The Keystone State’s two largest public pension systems — the Public Employees’ Retirement System (PERS) and the School Employees’ Retirement System (SERS) — are under scrutiny concerning their finances.
Pennsylvania Auditor General Eugene DePasquale announced Aug. 23 that he will review PERS and SERS in order to assess how well they have implemented recommendations he made to them in the wake of his 2017 audits. He had sought increased transparency from PERS and SERS as well as lower fees.
Meanwhile, the investment strategies employed with PERS and SERS funds also are under examination.
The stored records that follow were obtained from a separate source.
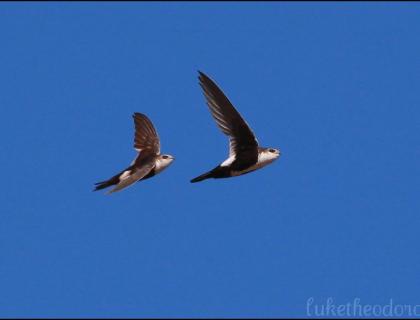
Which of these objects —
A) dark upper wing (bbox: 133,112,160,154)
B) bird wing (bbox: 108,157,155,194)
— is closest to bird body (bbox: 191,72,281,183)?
bird wing (bbox: 108,157,155,194)

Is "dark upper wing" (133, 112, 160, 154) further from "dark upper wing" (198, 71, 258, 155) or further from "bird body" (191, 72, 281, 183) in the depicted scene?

Pennsylvania Treasurer Joe Torsella has reported that PERS and SERS spent more than $5.5 billion in fees that they would not have if they had followed different investment strategies.
Pennsylvania’s Public Pension Management and Asset Investment Review Commission held the first of three scheduled hearings on July 30. The Commission, which was created in 2017 as part of pension reform, is to review the costs and benefits of the PERS and SERS investment strategies and to make recommendations regarding how the systems can save $3 billion over the next 30 years. The Commission is to issue a report to the governor and the legislature by Nov. 30, 2018.
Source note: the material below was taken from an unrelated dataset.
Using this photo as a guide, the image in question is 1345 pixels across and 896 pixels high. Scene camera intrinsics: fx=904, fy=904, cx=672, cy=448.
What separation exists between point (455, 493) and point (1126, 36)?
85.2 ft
Commission Chair Rep. Mike Tobash (R-Schuykill/Dauphin) hinted at the hearing that litigation may be the result if PERS and SERS’ finances are not put in order, noting that lawsuits are “not uncommon today” and remarking that in such instances, he asks himself, “When is the day going to occur when defined benefit participants start going back after, or taxpayers start going back after the fiduciaries of defined benefit plans?”